• [Saved entries]
........
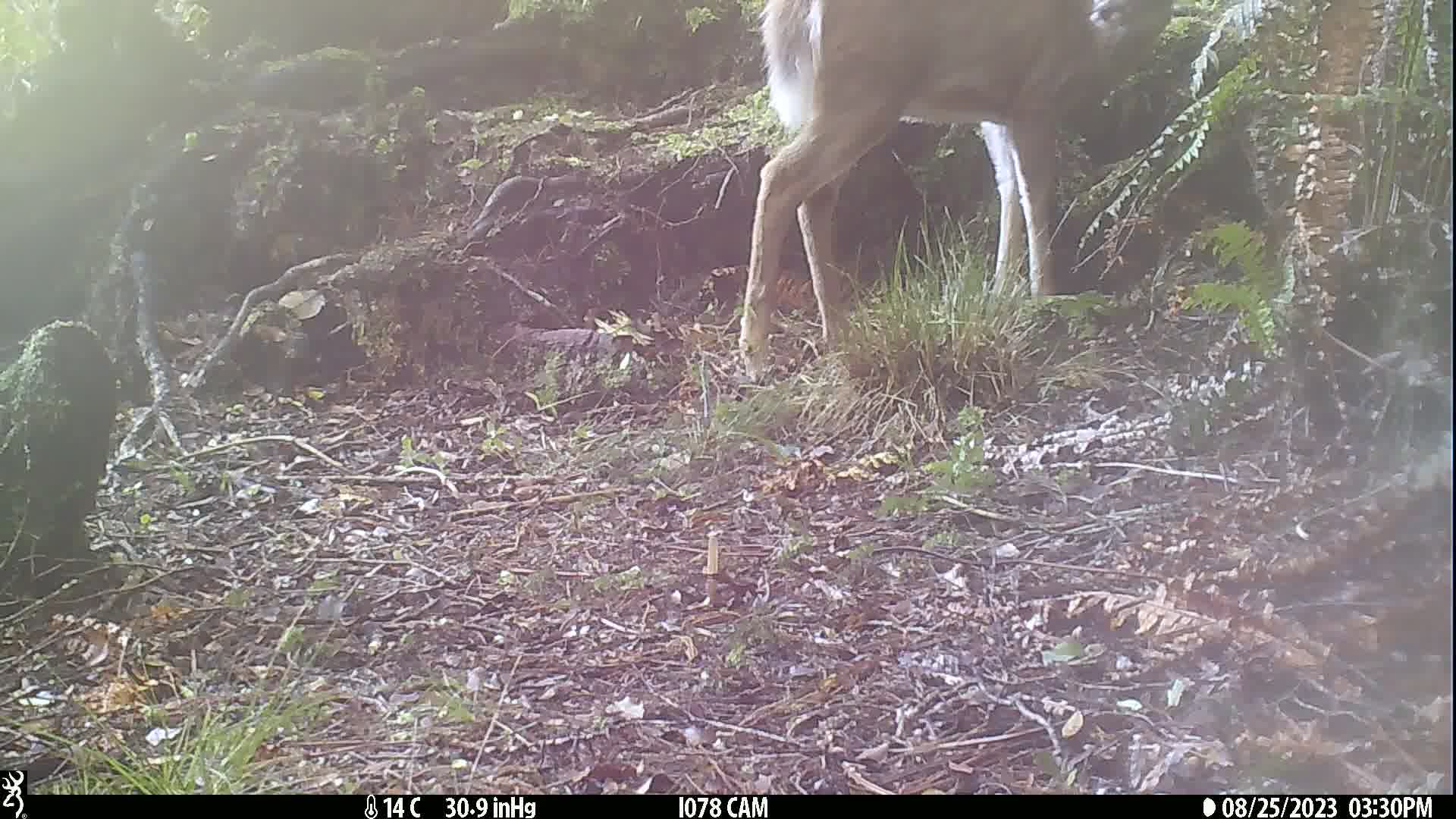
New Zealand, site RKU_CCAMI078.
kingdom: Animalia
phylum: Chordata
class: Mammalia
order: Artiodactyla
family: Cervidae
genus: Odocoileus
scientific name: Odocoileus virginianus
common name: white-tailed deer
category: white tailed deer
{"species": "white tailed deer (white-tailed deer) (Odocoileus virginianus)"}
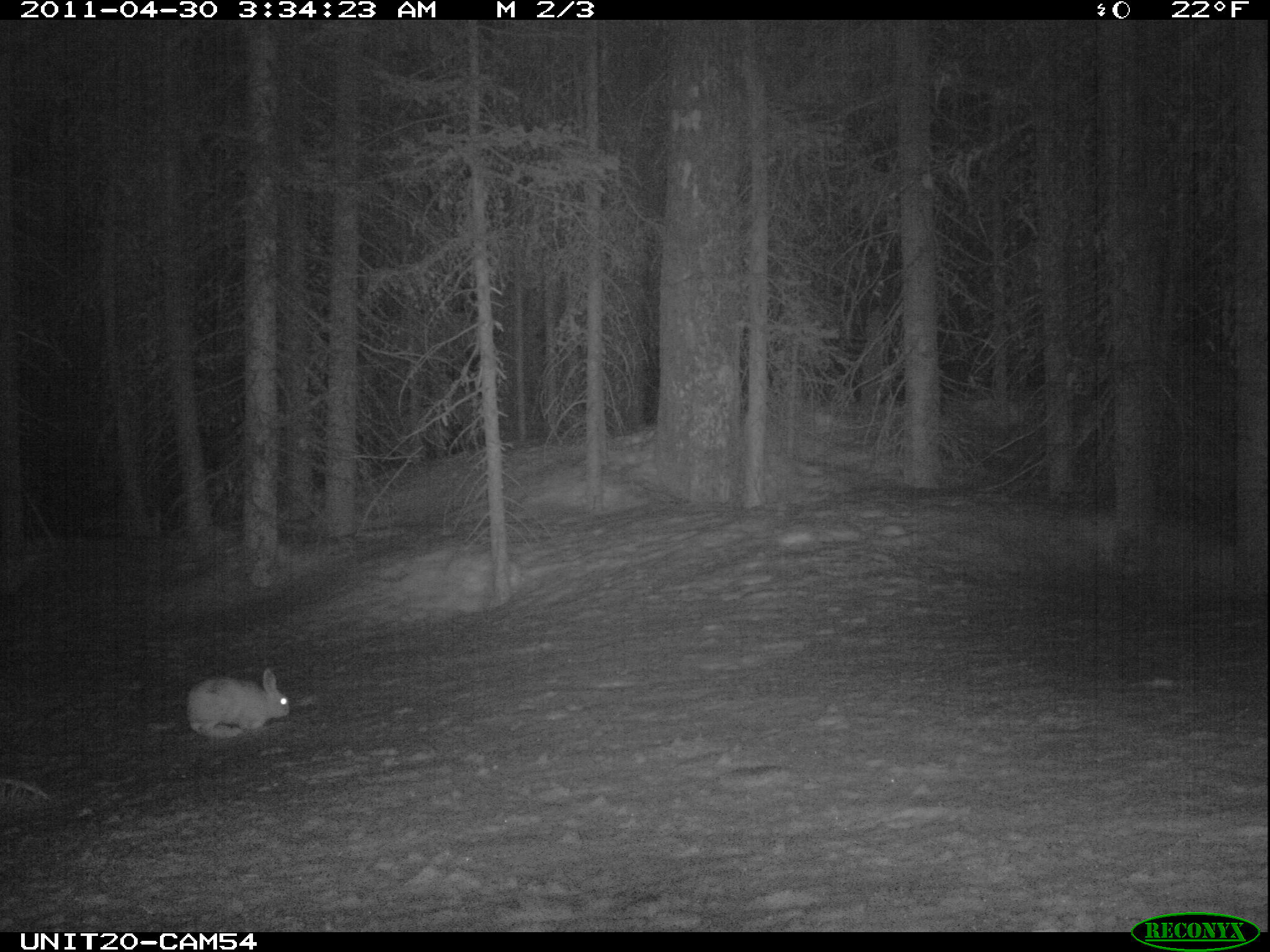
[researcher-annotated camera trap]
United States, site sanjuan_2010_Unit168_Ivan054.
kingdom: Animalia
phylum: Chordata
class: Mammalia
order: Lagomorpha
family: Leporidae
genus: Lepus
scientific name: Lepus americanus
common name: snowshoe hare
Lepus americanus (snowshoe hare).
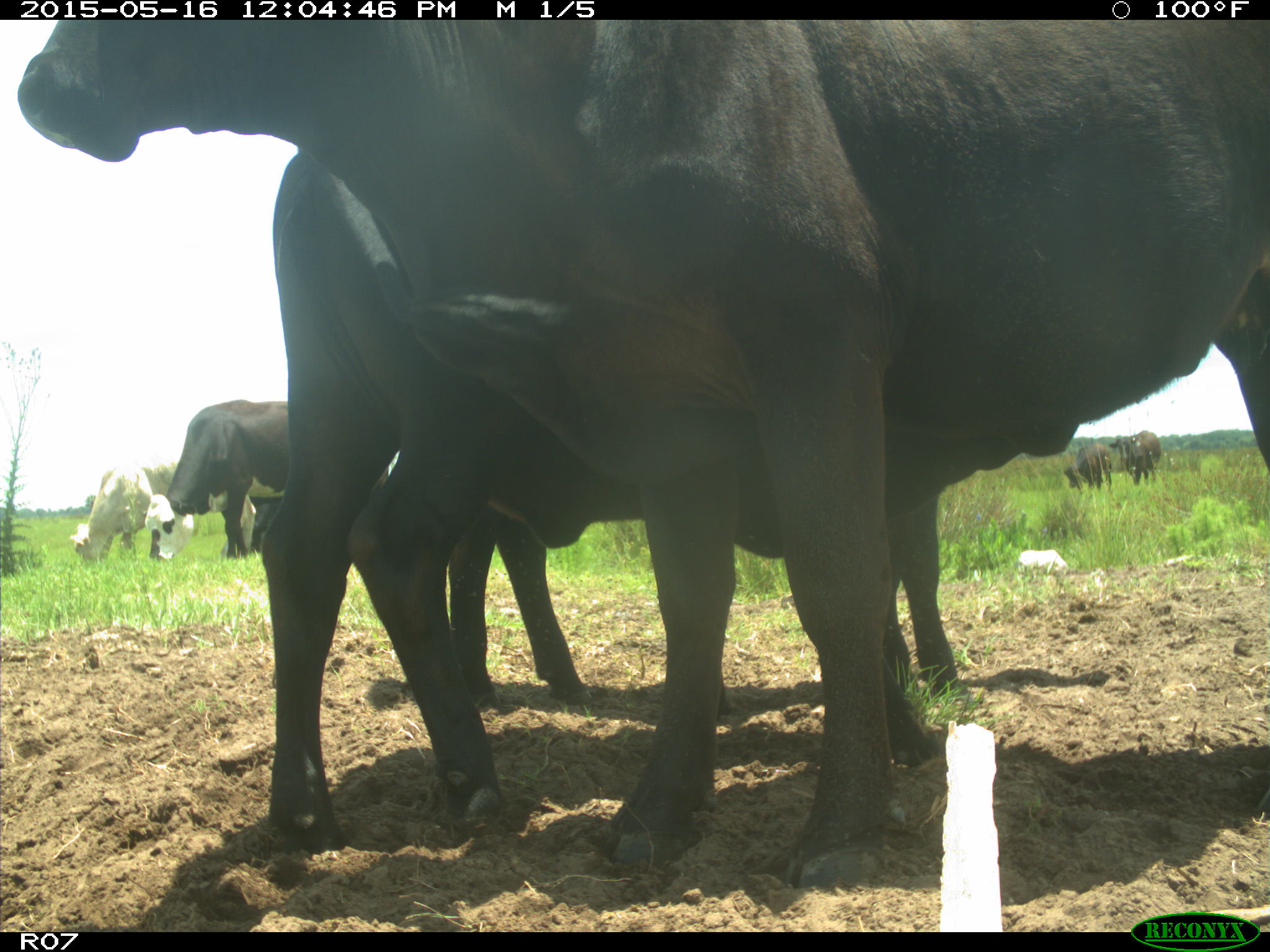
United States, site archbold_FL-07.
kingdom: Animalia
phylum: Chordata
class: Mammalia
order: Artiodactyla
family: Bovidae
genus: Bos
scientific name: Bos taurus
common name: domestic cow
........
• [Task item]
Copy the records above exactly, from the first line through the line containing "order: Lagomorpha", and leave out the pictures.

• [Problem solution]
New Zealand, site RKU_CCAMI078.
kingdom: Animalia
phylum: Chordata
class: Mammalia
order: Artiodactyla
family: Cervidae
genus: Odocoileus
scientific name: Odocoileus virginianus
common name: white-tailed deer
category: white tailed deer
{"species": "white tailed deer (white-tailed deer) (Odocoileus virginianus)"}
[researcher-annotated camera trap]
United States, site sanjuan_2010_Unit168_Ivan054.
kingdom: Animalia
phylum: Chordata
class: Mammalia
order: Lagomorpha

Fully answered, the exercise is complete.